■ Exercise task 1 ■
Name each activity that the King David School text says its students take part in.
■ Exercise task 2 ■
Carry on the King David School text from its final sentence.

■ Supplied text ■
----

Location
- Alcester Road Moseley Birmingham, West Midlands, EN4 8UD England 52°26′38″N 1°53′27″W﻿ / ﻿52.4438°N 1.8907°W

Information
- Type: Voluntary aided school
- Religious affiliation: Jewish
- Local authority: Birmingham City Council
- Department for Education URN: 103444 Tables
- Ofsted: Reports
- Gender: Co-educational
- Age: 3 to 11
- Website: www.kingdavid.org.uk

= King David School, Birmingham =

Between 1843 and 1860 the Rabbi of the Congregation was also the Secretary to the Congregation and the Headmaster. In 1860, the two secular roles were split off, and in 1904, the Headmaster's post was split from the Secretary post. The school was supported in part by the fundraising of the Hebrew Educational Society.

The current King Davids is an infants and primary Jewish day school. Students learn Hebrew, eat kosher food, recite Jewish prayers, and celebrate Jewish holidays.

Birmingham Hebrew Congregation owns the school buildings and is responsible for alterations and external repairs to the premises with a 90% grant from the Department for Education.

Birmingham City Council is responsible for the day-to-day running costs and provides funds to the Governors under a delegated budget within the Scheme for Local Management of Schools.

The school is a Group 2, one-form entry, co-educational day school. There are approximately 140 pupils on roll aged between 3 and 11.

The school is unique for its multicultural intake and atmosphere. In the late 1950s, the declining local Jewish population led the school to accept non-Jewish students, most of whom were Muslim due to the changing demographics. As a result, in 2007 about half of the school's 247 students were reportedly Muslim, with less than 40% Jewish. An article in The Independent praised the school's ethos and its efforts in promoting inter-faith harmony from such a young age.

----

■ Material provided ■
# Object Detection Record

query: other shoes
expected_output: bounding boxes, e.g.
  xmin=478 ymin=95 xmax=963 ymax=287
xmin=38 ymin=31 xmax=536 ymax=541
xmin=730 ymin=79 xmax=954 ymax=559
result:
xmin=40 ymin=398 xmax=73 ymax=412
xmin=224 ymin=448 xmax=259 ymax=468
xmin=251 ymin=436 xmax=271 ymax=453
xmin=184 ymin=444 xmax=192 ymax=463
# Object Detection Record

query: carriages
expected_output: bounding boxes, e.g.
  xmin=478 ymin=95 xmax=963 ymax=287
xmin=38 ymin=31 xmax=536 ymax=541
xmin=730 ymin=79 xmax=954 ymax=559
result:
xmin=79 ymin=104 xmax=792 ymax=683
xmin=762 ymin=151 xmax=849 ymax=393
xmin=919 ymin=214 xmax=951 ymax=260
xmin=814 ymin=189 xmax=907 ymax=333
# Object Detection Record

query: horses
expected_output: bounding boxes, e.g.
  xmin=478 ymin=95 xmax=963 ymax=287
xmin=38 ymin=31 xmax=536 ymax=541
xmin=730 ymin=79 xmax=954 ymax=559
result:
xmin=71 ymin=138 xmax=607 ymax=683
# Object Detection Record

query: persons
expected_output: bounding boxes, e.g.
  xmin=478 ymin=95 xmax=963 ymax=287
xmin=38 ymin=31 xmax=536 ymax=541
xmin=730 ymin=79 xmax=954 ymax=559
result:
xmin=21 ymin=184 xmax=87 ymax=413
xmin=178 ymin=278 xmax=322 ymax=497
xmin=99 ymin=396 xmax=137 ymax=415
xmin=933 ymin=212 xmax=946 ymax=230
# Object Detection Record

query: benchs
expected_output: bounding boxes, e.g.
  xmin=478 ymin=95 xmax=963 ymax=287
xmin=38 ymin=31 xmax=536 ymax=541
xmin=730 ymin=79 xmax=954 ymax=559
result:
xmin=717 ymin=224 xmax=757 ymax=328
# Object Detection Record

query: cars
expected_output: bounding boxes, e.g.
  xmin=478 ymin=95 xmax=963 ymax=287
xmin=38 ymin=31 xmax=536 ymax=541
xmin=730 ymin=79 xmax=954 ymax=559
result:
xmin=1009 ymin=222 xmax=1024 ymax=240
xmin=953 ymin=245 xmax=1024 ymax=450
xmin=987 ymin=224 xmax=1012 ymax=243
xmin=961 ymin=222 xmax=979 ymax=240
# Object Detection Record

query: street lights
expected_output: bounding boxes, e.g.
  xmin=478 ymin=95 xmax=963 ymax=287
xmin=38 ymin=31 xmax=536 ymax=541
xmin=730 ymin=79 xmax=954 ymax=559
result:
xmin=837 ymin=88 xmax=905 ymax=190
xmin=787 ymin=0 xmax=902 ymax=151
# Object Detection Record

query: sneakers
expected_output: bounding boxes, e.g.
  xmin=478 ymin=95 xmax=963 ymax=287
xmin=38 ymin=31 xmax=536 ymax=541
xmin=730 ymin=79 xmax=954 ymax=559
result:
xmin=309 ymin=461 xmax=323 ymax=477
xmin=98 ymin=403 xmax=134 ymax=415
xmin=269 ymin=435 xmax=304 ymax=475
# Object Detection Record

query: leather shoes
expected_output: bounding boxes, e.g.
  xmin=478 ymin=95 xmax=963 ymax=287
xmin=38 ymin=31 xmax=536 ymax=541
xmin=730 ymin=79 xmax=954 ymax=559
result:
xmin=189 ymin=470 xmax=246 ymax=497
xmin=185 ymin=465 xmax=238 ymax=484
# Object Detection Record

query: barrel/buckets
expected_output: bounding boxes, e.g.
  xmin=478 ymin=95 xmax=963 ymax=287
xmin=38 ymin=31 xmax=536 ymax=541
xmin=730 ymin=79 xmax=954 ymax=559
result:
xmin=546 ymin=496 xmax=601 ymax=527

----

■ Exercise result 1 ■
- Learning Hebrew
- Eating kosher food
- Reciting Jewish prayers
- Celebrating Jewish holidays

■ Exercise result 2 ■
The Principal is Nina Capek.

== The History of the School ==
The King David School, of Birmingham, England was founded in 1840 by the Birmingham Hebrew Congregation. The Birmingham Hebrew Congregation gave a grant and the use of the vestry in the Severn Street Synagogue (1813 to 1856) for a school which met there until 1843. While in the 1840s the school was intended for all social classes, by the 1860s it was seen as a charity school for the children of poor Jews. It would remain a charity school until 1867 when it was put under government inspection and received a grant, and variable fees were introduced.

From 1840 to 1843 the school was held in the vestry of Severn St Synagogue.

In 1843 a new building in Lower Hurst Street was opened as the Hebrew National School. Its foundation stone was laid by Sir Moses Montefiore. In 1856 the Severn Street Congregation moved to the newly built Singers Hill Synagogue with which the school remains associated, and a building next door was used for the school. In 1899 the New Infant School was built at the corner of Blucher St and Gough St, with money bequeathed to the congregation by Albert Bremer. In 1930, as the school was taken into local authority control, a new combined school was built on a site at St Luke's road, Edgebaston (The Jewish Year Book, 1930, 1931, 1932), opening in May 1932.

The name was changed to King David School when it moved to the present site in Moseley, in 1967 (The Jewish Year Book, 1967).

List of Head Teachers (taken from the series, The Jewish Year Book, up to 2015.)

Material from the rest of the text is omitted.